Roll up checks. A policy failure in one cluster is a ticket. The same failure across twenty clusters is a platform issue.

Show package drift. Teams need to know which clusters are behind on cert-manager, Cilium, Argo CD, Karpenter, Linkerd, or any other package the tool can detect.

A shared context that isn't a kubeconfig. Kubeconfigs were designed for one user on one machine. For a team, you want shared enrollment - a cluster gets connected once, everyone authorized can see it, access is managed centrally. No more Slack DMs with kubeconfig.yaml attached.

Outbound-only connectivity. Nobody is opening an inbound port on their production cluster for a vendor dashboard. Any sane fleet tool dials out from the cluster, not the reverse.

What Radar Cloud ships today

Radar Cloud's fleet section answers four of those questions today: Problems, Search, Checks, and Packages.

The views fan out to connected clusters over the tunnel and render progressively. For small fleets that is usually sub-second. For large fleets, expect the first load to take a few seconds as clusters answer.

Two things are still evolving beyond that first set of fleet views:

• Cross-cluster topology is not shipped. Radar topology is per-cluster today. Kubernetes does not have a native multi-cluster service graph, and pretending otherwise produces pretty diagrams that lie.
• Longer Cloud-backed timeline history. Per-cluster timeline lives with the connected Radar instance: memory-backed by default, SQLite-backed if you configure it with a PVC. Cloud-backed retention as a hosted history layer is on the roadmap.

That's the honest line. Cloud closes the practical fleet gap for current health, search, audit checks, and package drift, without making the hosted backend the live source of truth for every cluster object.

The access problem

Fleet visibility isn't only a UI problem.

The team needs one enrollment path and one identity model. Otherwise every new engineer gets a zip file of kubeconfigs and a wiki page nobody trusts.

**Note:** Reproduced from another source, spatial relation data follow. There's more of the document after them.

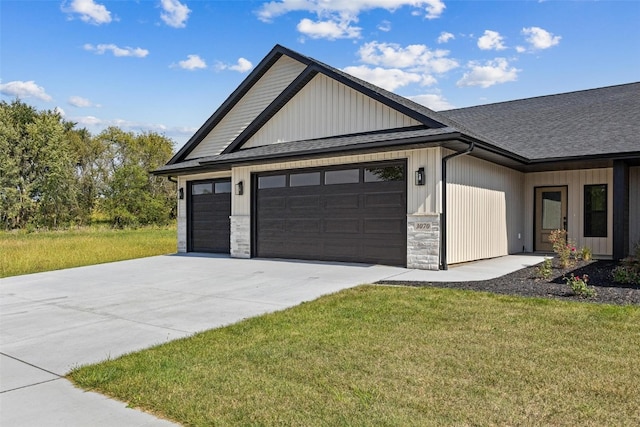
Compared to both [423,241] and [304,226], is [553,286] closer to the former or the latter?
[423,241]

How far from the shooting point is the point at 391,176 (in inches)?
413

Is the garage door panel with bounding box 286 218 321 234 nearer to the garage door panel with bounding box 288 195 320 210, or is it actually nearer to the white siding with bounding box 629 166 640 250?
the garage door panel with bounding box 288 195 320 210

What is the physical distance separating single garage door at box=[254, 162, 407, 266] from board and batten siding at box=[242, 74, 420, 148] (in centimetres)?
107

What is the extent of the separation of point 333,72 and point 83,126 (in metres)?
37.2

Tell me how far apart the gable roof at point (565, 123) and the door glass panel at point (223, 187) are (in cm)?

Radar Cloud handles that through org membership, SSO, roles, and Kubernetes impersonation. Cloud decides who the user is. Kubernetes still decides what they can do in each cluster.

That lets a platform team connect clusters once and manage humans centrally, without replacing Kubernetes RBAC.

The honest state

If what you need is one team URL that tells you where the problems are, where a resource lives, which checks are failing, and which packages are drifting - that is exactly the product.

If you need a perfect service graph across meshes, regions, and DNS conventions, that is still hard. We're not pretending we shipped it.

In the meantime, if this post describes your week, you're not alone. The tooling gap is real. Recognizing it is the first step toward not papering over it with another wall of shell aliases.